Knock-down of Lrig1 by siRNA potentiates MAPK activation and neuronal differentiation of MN1 cells in response to GDNF. A, Lrig1 mRNA levels were analyzed by real-time PCR in MN1 cells transfected with scrambled [control (Ctrl)] or Lrig1 siRNA followed by 4 h of treatment with GDNF and soluble GFRα1-Fc. Fold changes relative to control cells (nontreated cells, dotted line) are indicated. Quantitative analysis is shown as averages ± SD of triplicate determinations. The levels of Lrig1 mRNA were normalized using the expression of the house-keeping gene Tbp. *p < 0.005 (Student's t test).
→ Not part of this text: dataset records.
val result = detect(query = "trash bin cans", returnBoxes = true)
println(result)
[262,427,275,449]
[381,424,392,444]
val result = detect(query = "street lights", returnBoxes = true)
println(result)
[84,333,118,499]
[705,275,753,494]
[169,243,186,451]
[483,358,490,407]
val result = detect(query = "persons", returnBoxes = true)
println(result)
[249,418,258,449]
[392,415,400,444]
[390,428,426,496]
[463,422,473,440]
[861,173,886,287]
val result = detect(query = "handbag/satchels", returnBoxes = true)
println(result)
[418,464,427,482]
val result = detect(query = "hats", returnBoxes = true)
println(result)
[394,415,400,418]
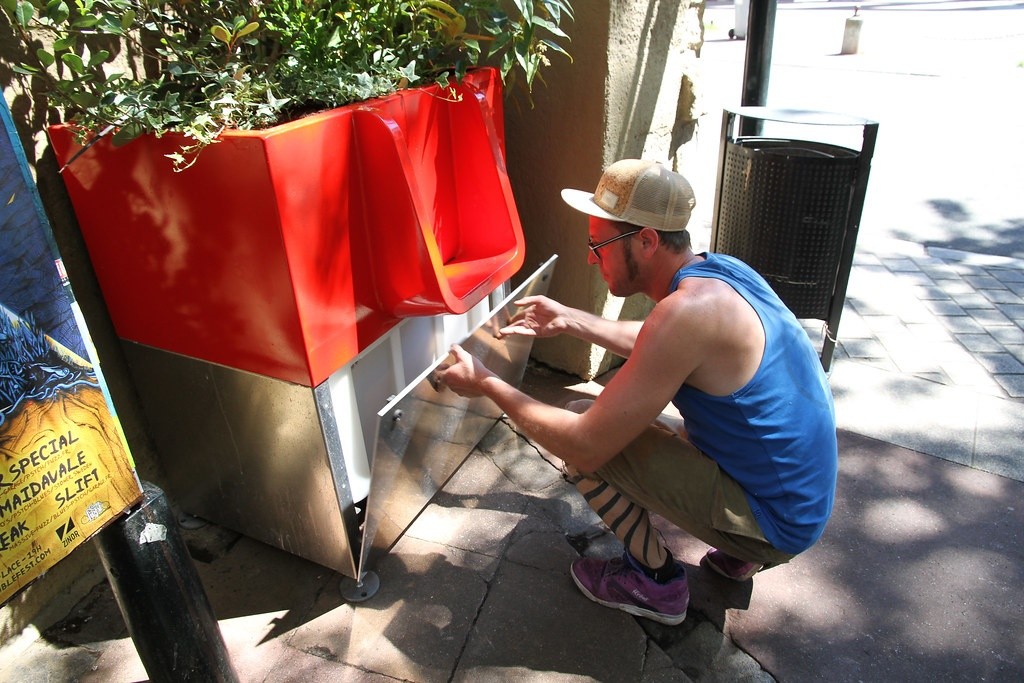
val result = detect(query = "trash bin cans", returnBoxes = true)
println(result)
[709,107,879,372]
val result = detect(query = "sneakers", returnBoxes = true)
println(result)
[570,551,690,625]
[706,544,761,582]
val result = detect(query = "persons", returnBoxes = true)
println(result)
[426,159,839,628]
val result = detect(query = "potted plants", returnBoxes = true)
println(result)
[0,1,575,386]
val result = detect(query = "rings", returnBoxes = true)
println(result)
[437,377,442,384]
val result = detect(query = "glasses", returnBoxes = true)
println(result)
[587,229,641,259]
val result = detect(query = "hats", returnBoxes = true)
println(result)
[560,158,697,232]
B, Endogenous levels of Lrig1 protein were analyzed by immunoblot (IB) in MN1 cells transfected with scrambled (Ctrl) or Lrig1 siRNA after treatment with GDNF and soluble GFRα1-Fc. Numbers below the lanes indicate fold changes relative to control cells (nontreated cells) normalized to the levels of β-tubulin. C, Morphological differentiation of MN1 cells induced by GDNF (50 ng/ml) and soluble GFRα1 (150 ng/ml) was assessed in cells transfected with scrambled (Ctrl) or Lrig1 siRNA together with a plasmid encoding GFP. The histogram shows the quantification of the relative number of GFP positive neurite-bearing cells longer than 1.5 cell diameters in the different conditions. The results are shown as average ± SEM of a representative experiment performed in quadruplicates. ***p < 0.001; **p < 0.01; *p < 0.05 (1-way ANOVA followed by Student–Newman–Keuls test). D, Lrig1 knock-down on MAPK activation was analyzed in MN1 cells treated with GDNF (25 ng/ml) for 15 min. Numbers below the lanes indicate fold changes in MAPK activation normalized to the levels of β-tubulin. The experiment was repeated three times with similar results.

Figure 9.

Model describing the proposed role of Lrig1 as a physiological inhibitor of Ret activation and recruitment to lipid rafts. A, During activation, GDNF binds to GPI-anchored GFRα1 coreceptors in lipid rafts, resulting in recruitment and activation of Ret in this compartment. Once activated, Ret is in equilibrium between raft and nonraft compartments. B, In the presence of Lrig1, a physical complex between Ret and Lrig1 is established. This interaction inhibits recruitment of Ret to lipid raft, ligand binding, receptor autophosphorylation, Ret-dependent downstream signaling, and neuronal differentiation in response to GDNF.